§ **Questions on the material**:
A - Translate this sentence from the PPAP certification article into Spanish: "These elements relate to engineering changes, design records, control plans, and more."
B - Transcribe the PPAP certification article from "PPAP is a procedure" up to and including "to customer concerns.".

PPAP Certification: Standards, Definition, Audit Requirements
PPAP (Production Part Approval Process) is a standardized procedure that establishes clear deliverables that must be satisfied before a new part can be introduced to the market. Manufacturers that adhere to PPAP principles can take advantage of faster time to market, more consistent quality, and a broader and more satisfied customer base. To take advantage of the benefits of PPAP, manufacturers must first familiarize themselves with its standards, procedures, and audit requirements. This article will discuss the PPAP certification definition, audit requirements, criteria, and related standards.
PPAP is a procedure used by automotive manufacturers to define the steps and deliverables that must be satisfied to approve new or revised parts. As such, customers use PPAP to verify whether a particular manufacturer can reliably and repeatedly fabricate parts for mass production. PPAP is a comprehensive process comprising 18 elements that characterize the items needed for part approval. These elements relate to engineering changes, design records, control plans, and more. Satisfying these 18 requirements and complying with PPAP principles not only shows customers that a particular manufacturer can repeatedly produce high-quality parts but also shows that they are responsive to customer concerns.
PPAP is one of the five core tools used by automotive manufacturers for quality management, along with APQP (Advanced Product Quality Planning), FMEA (Failure Mode & Effects Analysis), SPC (Statistical Process Control), and MSA (Measurement Systems Analysis). PPAP certification is issued by the Automotive Industry Action Group (AIAG), a non-profit organization composed of thousands of automotive OEMs and suppliers around the world.

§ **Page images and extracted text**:
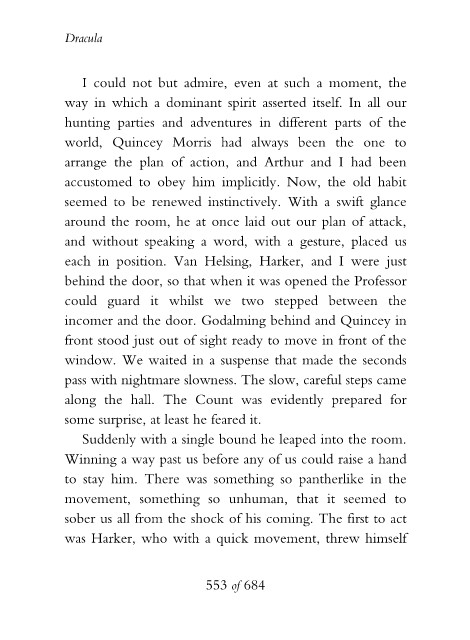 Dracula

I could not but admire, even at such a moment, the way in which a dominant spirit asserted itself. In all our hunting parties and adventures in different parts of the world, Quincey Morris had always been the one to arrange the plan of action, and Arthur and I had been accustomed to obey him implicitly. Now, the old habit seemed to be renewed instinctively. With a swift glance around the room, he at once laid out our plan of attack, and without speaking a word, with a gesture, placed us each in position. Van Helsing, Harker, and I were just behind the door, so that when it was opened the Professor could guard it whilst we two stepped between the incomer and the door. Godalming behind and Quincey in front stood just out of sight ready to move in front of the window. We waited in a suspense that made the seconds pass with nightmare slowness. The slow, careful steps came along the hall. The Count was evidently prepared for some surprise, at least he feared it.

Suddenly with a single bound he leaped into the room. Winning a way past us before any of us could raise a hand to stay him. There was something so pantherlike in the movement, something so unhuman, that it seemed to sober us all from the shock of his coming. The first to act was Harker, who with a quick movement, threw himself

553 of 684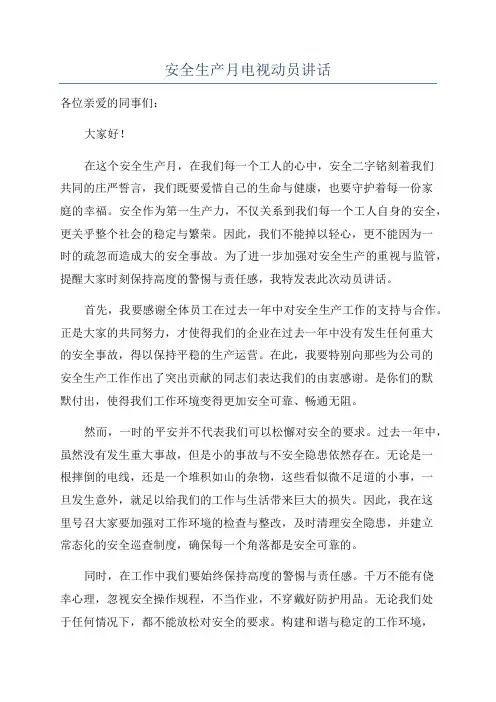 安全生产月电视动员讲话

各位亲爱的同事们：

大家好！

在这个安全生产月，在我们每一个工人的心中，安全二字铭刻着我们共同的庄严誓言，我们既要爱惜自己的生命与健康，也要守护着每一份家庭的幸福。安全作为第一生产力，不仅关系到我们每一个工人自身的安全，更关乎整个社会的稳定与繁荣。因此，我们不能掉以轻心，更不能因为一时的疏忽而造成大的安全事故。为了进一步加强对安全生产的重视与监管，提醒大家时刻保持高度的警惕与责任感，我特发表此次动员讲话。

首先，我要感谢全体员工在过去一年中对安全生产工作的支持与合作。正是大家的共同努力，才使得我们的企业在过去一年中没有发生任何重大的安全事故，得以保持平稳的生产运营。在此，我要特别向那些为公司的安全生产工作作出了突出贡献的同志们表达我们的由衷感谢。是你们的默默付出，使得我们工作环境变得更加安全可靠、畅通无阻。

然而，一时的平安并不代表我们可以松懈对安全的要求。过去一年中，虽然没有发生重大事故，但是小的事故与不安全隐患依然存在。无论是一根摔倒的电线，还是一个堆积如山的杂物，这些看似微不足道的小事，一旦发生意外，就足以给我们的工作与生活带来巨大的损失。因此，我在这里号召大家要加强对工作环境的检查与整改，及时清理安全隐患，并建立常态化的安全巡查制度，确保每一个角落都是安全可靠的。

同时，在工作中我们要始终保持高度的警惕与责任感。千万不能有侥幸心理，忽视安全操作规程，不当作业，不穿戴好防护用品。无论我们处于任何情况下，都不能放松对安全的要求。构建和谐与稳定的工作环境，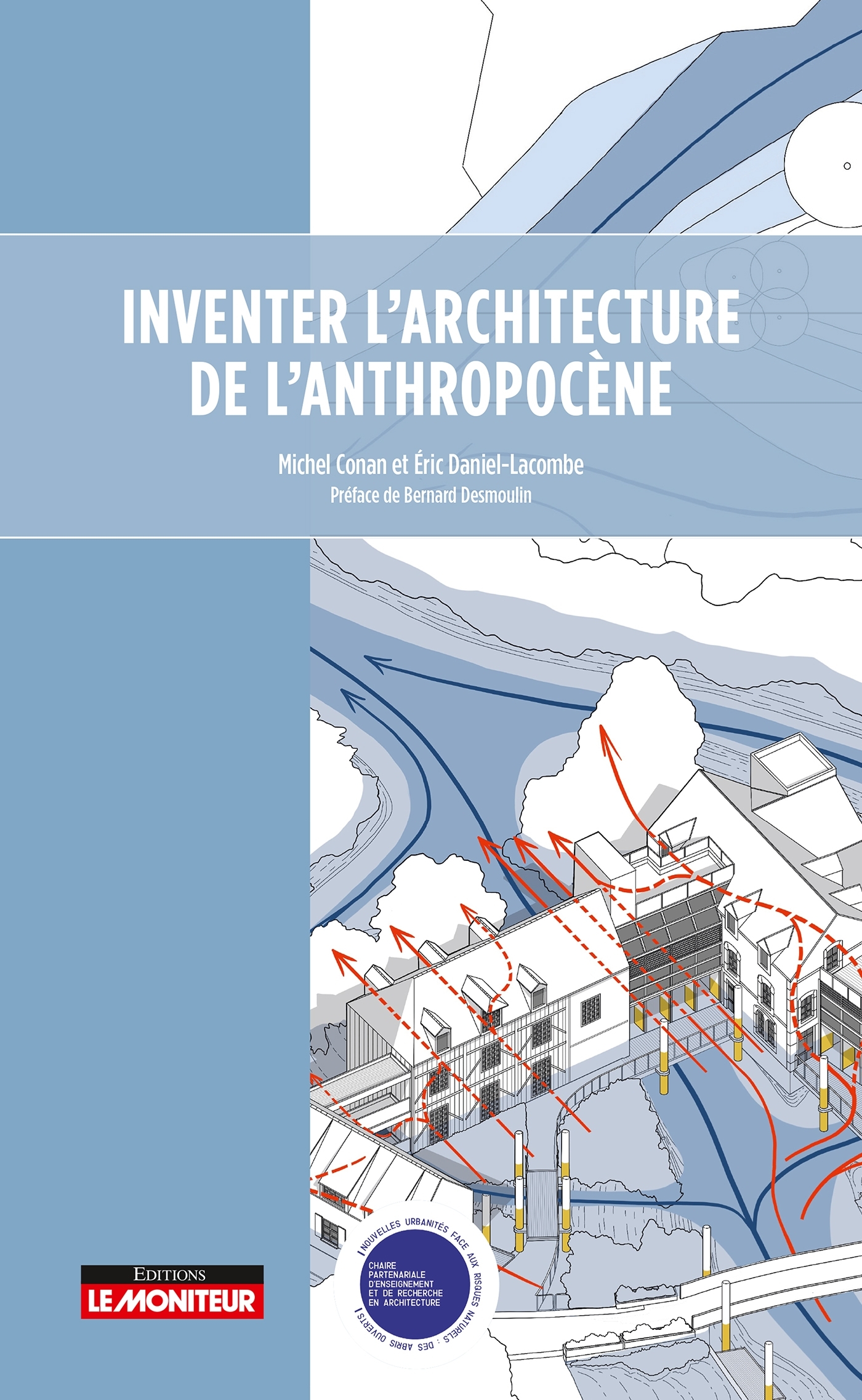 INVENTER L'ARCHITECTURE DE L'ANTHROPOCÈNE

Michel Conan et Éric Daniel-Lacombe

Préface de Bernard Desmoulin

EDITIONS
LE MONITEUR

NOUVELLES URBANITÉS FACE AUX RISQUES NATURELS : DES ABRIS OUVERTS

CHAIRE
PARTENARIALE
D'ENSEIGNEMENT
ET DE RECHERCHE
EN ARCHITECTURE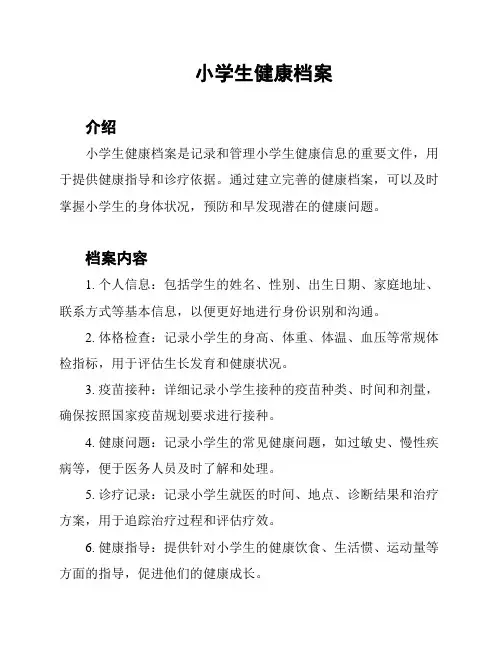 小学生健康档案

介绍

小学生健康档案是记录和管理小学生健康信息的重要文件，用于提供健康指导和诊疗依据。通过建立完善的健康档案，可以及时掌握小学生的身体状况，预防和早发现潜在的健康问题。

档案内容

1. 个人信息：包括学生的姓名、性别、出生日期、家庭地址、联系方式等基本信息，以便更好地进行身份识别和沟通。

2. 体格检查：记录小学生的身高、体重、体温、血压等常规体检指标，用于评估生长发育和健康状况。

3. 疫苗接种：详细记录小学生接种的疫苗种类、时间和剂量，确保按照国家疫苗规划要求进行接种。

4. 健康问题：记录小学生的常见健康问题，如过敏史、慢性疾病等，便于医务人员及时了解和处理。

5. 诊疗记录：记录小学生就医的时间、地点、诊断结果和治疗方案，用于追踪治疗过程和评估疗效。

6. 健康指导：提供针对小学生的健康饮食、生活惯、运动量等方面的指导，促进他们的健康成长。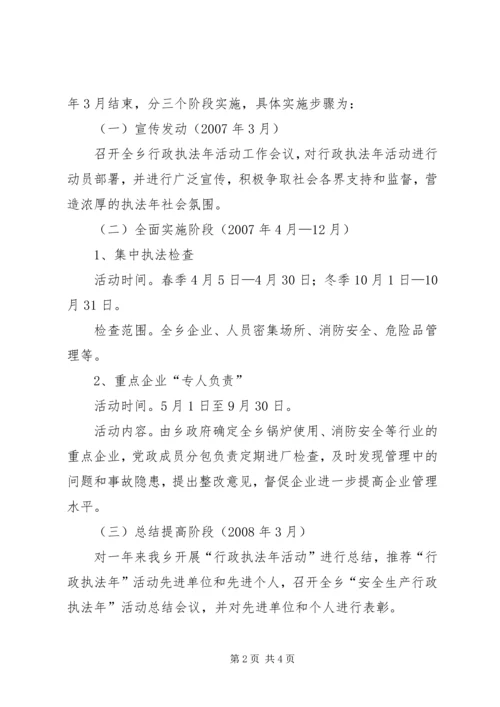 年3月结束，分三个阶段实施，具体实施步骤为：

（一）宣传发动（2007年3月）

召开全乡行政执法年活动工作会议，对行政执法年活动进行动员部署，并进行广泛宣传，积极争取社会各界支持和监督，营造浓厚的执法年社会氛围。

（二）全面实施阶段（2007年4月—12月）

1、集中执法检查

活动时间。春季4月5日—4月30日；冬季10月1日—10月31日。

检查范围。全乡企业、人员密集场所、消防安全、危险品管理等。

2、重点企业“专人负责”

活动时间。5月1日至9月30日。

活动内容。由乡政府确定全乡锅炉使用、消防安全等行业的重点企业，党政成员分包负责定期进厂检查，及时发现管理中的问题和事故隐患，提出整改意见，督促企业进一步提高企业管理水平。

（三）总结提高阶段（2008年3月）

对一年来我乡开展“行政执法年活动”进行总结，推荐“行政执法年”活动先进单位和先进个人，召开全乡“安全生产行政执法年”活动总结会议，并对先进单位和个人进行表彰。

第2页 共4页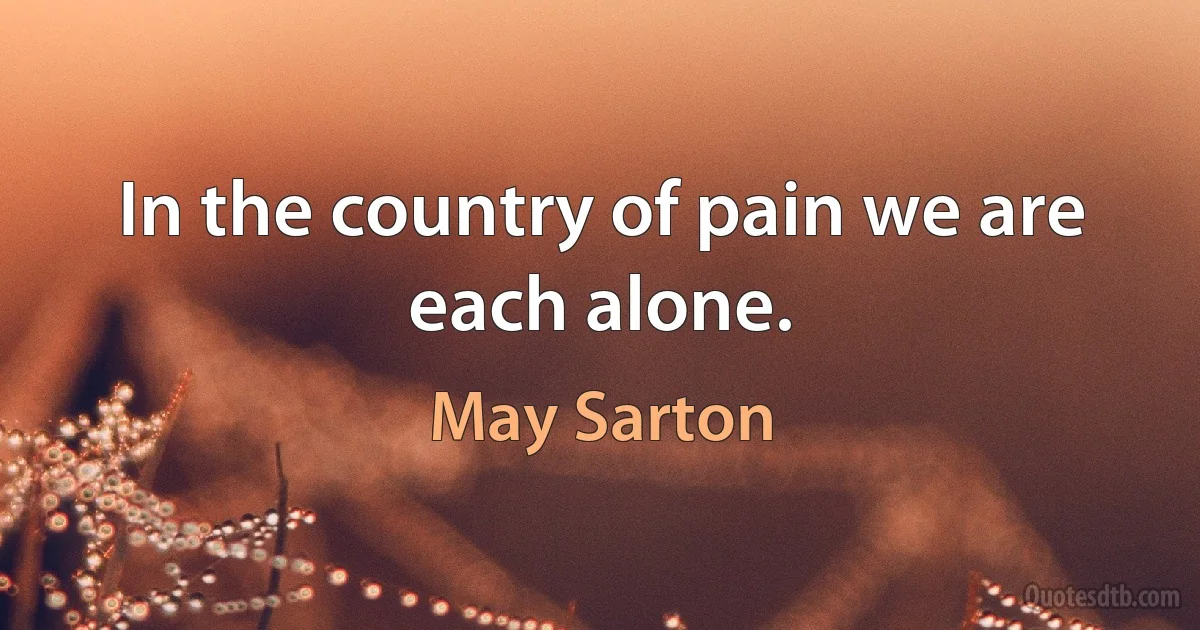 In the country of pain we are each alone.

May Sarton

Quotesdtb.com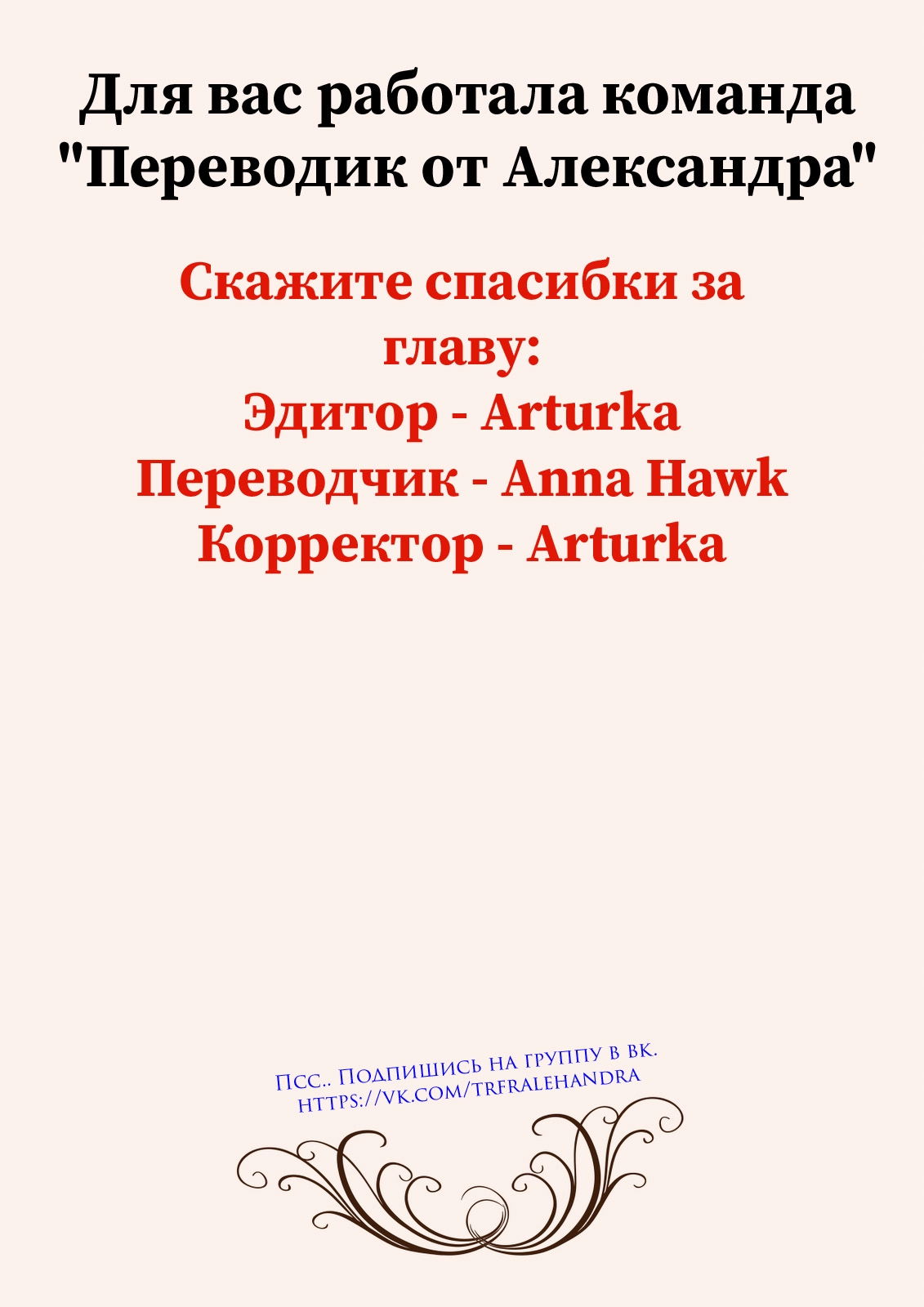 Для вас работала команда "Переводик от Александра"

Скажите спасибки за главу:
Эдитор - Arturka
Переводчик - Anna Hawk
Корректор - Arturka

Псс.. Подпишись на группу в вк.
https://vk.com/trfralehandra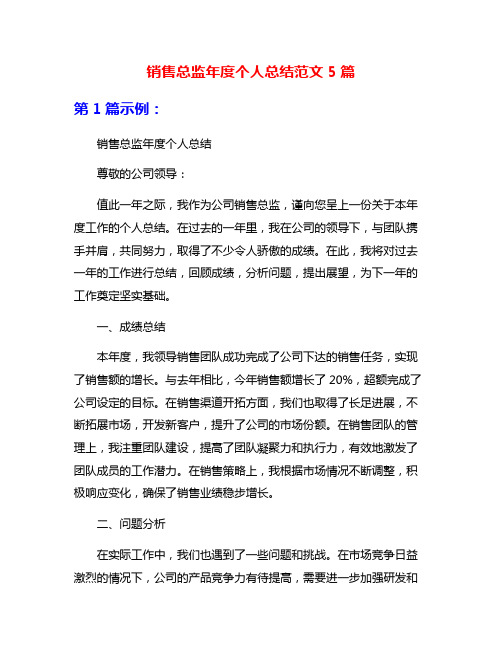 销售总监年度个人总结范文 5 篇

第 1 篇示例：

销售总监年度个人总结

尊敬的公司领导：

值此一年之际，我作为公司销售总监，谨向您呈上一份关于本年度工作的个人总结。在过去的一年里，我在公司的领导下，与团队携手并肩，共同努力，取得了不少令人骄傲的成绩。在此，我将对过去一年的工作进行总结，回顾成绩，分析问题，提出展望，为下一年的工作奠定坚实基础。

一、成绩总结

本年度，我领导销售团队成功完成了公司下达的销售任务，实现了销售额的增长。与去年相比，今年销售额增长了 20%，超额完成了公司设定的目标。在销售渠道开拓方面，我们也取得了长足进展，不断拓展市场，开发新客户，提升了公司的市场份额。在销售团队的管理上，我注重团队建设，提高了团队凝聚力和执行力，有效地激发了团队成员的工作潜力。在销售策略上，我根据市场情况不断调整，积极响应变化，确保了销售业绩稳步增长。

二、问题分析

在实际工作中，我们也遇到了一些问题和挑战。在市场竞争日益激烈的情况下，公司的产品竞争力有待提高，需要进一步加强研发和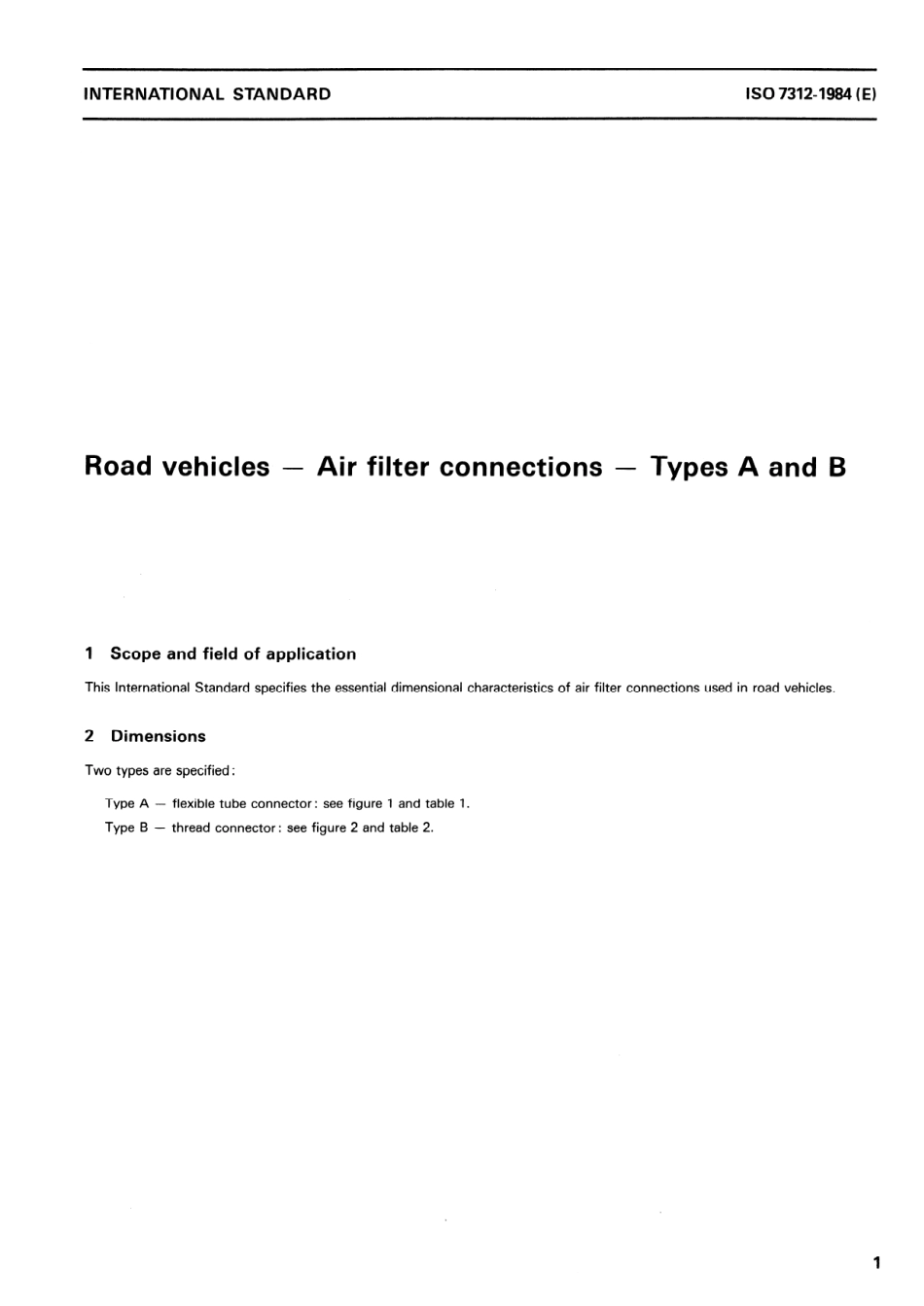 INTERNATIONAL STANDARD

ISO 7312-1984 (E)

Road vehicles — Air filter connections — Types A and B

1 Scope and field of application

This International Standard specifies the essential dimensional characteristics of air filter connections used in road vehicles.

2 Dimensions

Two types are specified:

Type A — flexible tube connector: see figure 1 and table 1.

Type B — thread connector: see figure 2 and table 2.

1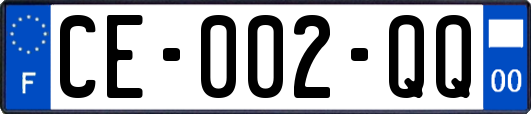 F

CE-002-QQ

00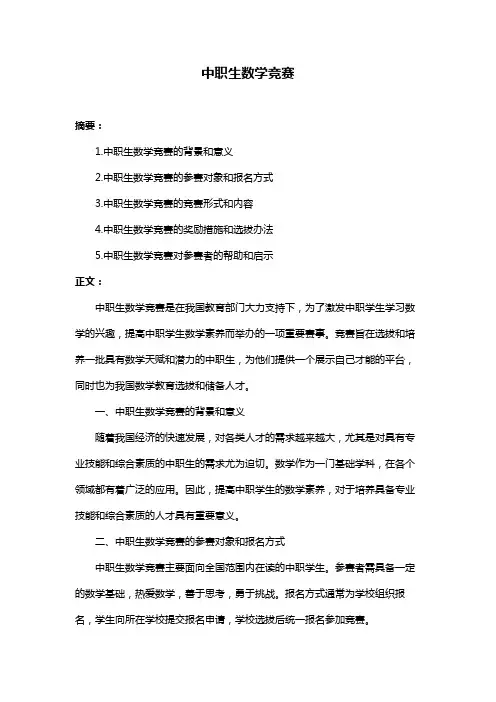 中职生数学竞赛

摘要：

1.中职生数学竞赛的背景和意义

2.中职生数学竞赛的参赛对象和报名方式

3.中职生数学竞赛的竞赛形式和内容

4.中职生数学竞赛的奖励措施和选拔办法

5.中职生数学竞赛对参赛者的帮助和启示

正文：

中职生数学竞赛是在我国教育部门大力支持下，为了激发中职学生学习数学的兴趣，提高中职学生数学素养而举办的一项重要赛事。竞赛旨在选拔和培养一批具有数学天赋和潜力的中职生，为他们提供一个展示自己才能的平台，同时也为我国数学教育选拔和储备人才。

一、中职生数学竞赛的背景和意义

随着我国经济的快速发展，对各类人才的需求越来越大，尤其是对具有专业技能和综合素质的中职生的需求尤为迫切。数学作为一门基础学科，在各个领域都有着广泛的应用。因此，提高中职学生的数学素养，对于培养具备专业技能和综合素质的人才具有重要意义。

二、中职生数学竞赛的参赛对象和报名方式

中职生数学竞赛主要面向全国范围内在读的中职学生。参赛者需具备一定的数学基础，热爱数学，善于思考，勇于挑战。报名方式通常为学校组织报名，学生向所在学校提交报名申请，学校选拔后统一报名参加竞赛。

§ **Expected outputs**:
A - Estos elementos se relacionan con los cambios de ingeniería, los registros de diseño, los planes de control y más.

B -
PPAP is a procedure used by automotive manufacturers to define the steps and deliverables that must be satisfied to approve new or revised parts. As such, customers use PPAP to verify whether a particular manufacturer can reliably and repeatedly fabricate parts for mass production. PPAP is a comprehensive process comprising 18 elements that characterize the items needed for part approval. These elements relate to engineering changes, design records, control plans, and more. Satisfying these 18 requirements and complying with PPAP principles not only shows customers that a particular manufacturer can repeatedly produce high-quality parts but also shows that they are responsive to customer concerns.